In-Silico Discovery, Janssen Research & Development, Pharmaceutical Companies of Johnson & Johnson, Beerse B-2340, Belgium.
Discovery Technology and Molecular Pharmacology, Janssen Research & Development, Pharmaceutical Companies of Johnson & Johnson, Beerse B-2340, Belgium.
Chem Res Toxicol. 2023 Jul 17;36(7):1028-1036. doi: 10.1021/acs.chemrestox.2c00404. Epub 2023 Jun 16.
The search for chemical hit material is a lengthy and increasingly expensive drug discovery process. To improve it, ligand-based quantitative structure-activity relationship models have been broadly applied to optimize primary and secondary compound properties. Although these models can be deployed as early as the stage of molecule design, they have a limited applicability domain─if the structures of interest differ substantially from the chemical space on which the model was trained, a reliable prediction will not be possible.

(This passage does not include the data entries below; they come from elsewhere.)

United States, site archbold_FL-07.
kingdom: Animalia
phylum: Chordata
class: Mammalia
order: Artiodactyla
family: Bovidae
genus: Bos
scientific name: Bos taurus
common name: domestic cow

Image-informed ligand-based models partly solve this shortcoming by focusing on the phenotype of a cell caused by small molecules, rather than on their structure. While this enables chemical diversity expansion, it limits the application to compounds physically available and imaged. Here, we employ an active learning approach to capitalize on both of these methods' strengths and boost the model performance of a mitochondrial toxicity assay (Glu/Gal). Specifically, we used a phenotypic Cell Painting screen to build a chemistry-independent model and adopted the results as the main factor in selecting compounds for experimental testing. With the additional Glu/Gal annotation for selected compounds we were able to dramatically improve the chemistry-informed ligand-based model with respect to the increased recognition of compounds from a 10% broader chemical space.
寻找化学命中物质是一个漫长而日益昂贵的药物发现过程。为了改进这一过程,基于配体的定量构效关系模型已被广泛应用于优化初级和次级化合物的性质。虽然这些模型可以在分子设计阶段尽早部署,但它们的适用范围有限——如果感兴趣的结构与模型训练的化学空间有很大差异,则不可能进行可靠的预测。基于图像的配体模型部分解决了这一缺点,它关注的是小分子引起的细胞表型,而不是它们的结构。虽然这可以实现化学多样性的扩展,但它将应用限制在物理上可获得和成像的化合物上。在这里,我们采用主动学习方法来充分利用这两种方法的优势,并提高线粒体毒性测定(Glu/Gal)的模型性能。具体来说,我们使用表型细胞绘画筛选来构建一个与化学无关的模型,并将结果作为选择化合物进行实验测试的主要因素。通过对选定化合物的额外 Glu/Gal 注释,我们能够显著提高基于配体的化学信息模型的性能,从而更好地识别来自更广泛的 10%化学空间的化合物。